Material provided:
- - -
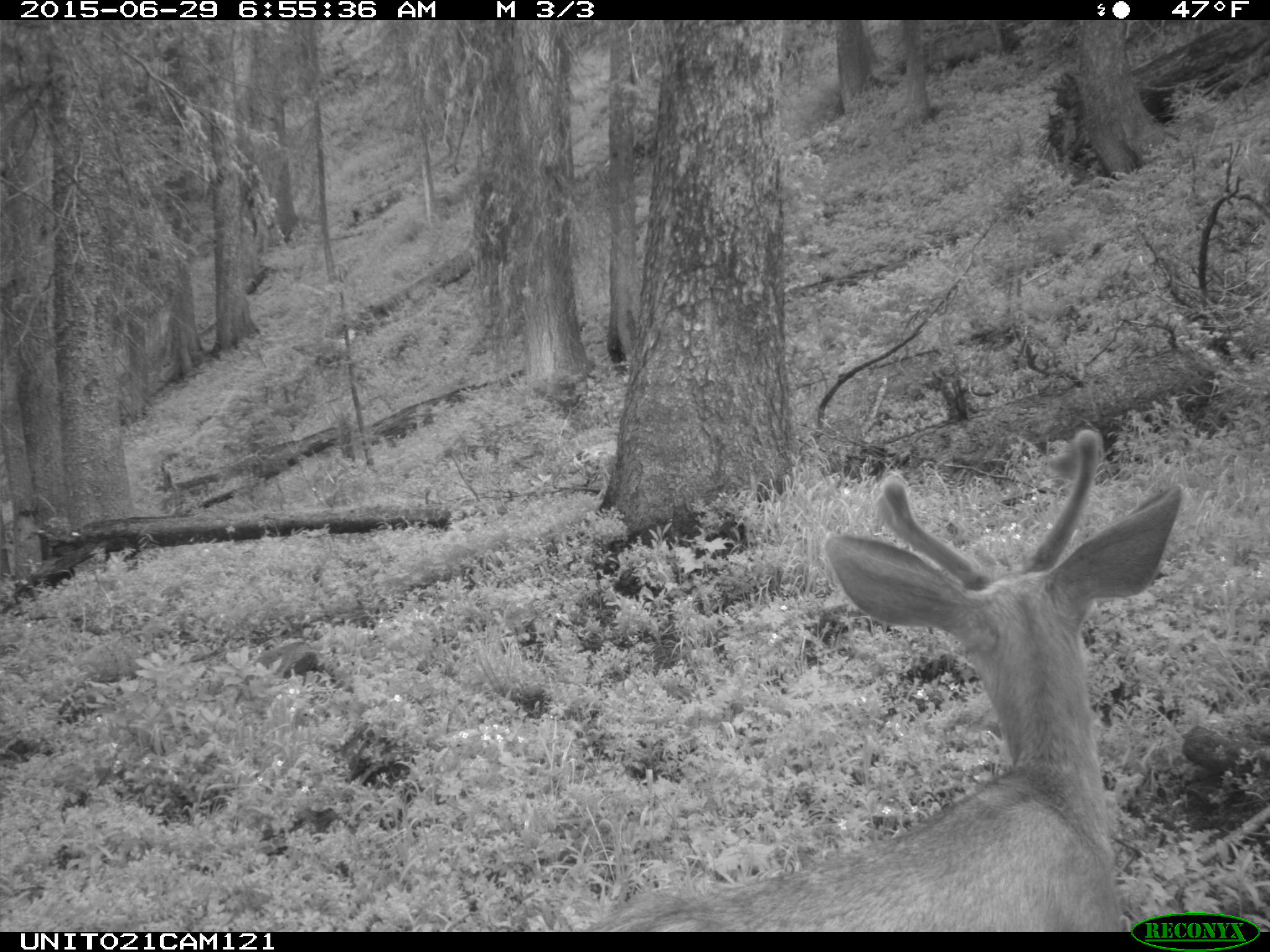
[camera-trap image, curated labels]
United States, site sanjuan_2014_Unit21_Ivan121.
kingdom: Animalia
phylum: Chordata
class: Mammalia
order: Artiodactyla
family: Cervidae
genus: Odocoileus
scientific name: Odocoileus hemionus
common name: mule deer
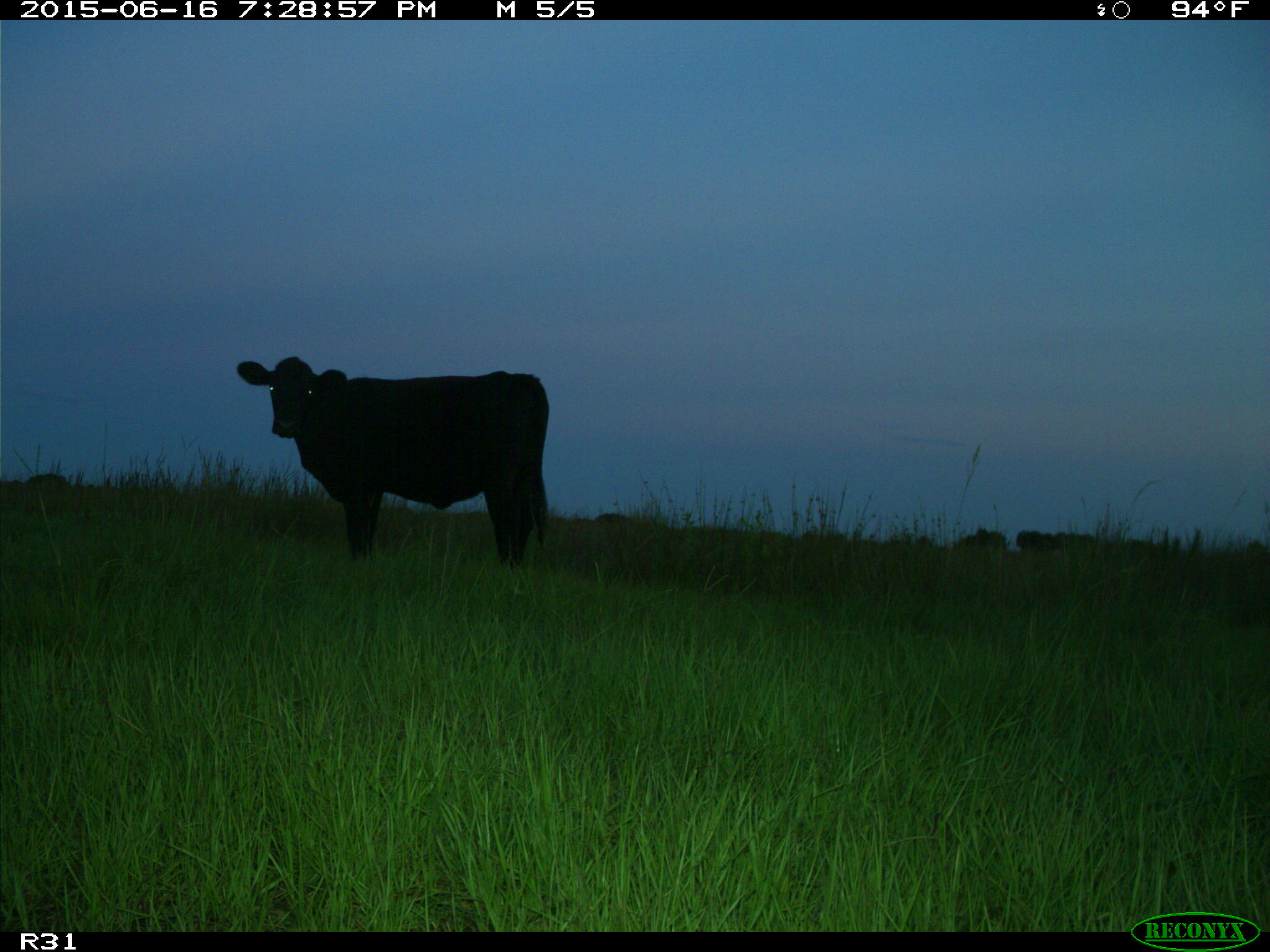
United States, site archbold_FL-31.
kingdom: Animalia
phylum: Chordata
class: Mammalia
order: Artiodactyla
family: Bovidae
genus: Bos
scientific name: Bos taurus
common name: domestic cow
- - -
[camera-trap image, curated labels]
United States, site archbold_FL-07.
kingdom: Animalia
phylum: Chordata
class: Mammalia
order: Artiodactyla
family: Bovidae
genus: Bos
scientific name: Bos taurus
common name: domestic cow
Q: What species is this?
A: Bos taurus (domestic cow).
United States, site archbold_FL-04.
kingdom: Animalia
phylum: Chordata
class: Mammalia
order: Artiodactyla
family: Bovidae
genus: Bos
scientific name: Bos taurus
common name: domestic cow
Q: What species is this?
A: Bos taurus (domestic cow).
- - -
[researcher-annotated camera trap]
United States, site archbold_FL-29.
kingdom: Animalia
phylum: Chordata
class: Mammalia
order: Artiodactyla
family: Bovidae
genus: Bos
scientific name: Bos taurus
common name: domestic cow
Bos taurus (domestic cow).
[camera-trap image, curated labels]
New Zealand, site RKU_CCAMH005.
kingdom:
- - -
Exercise aim: From the records above, pick out and copy each line holding the word "United".

Response:
United States, site sanjuan_2014_Unit21_Ivan121.
United States, site archbold_FL-31.
United States, site archbold_FL-07.
United States, site archbold_FL-04.
United States, site archbold_FL-29.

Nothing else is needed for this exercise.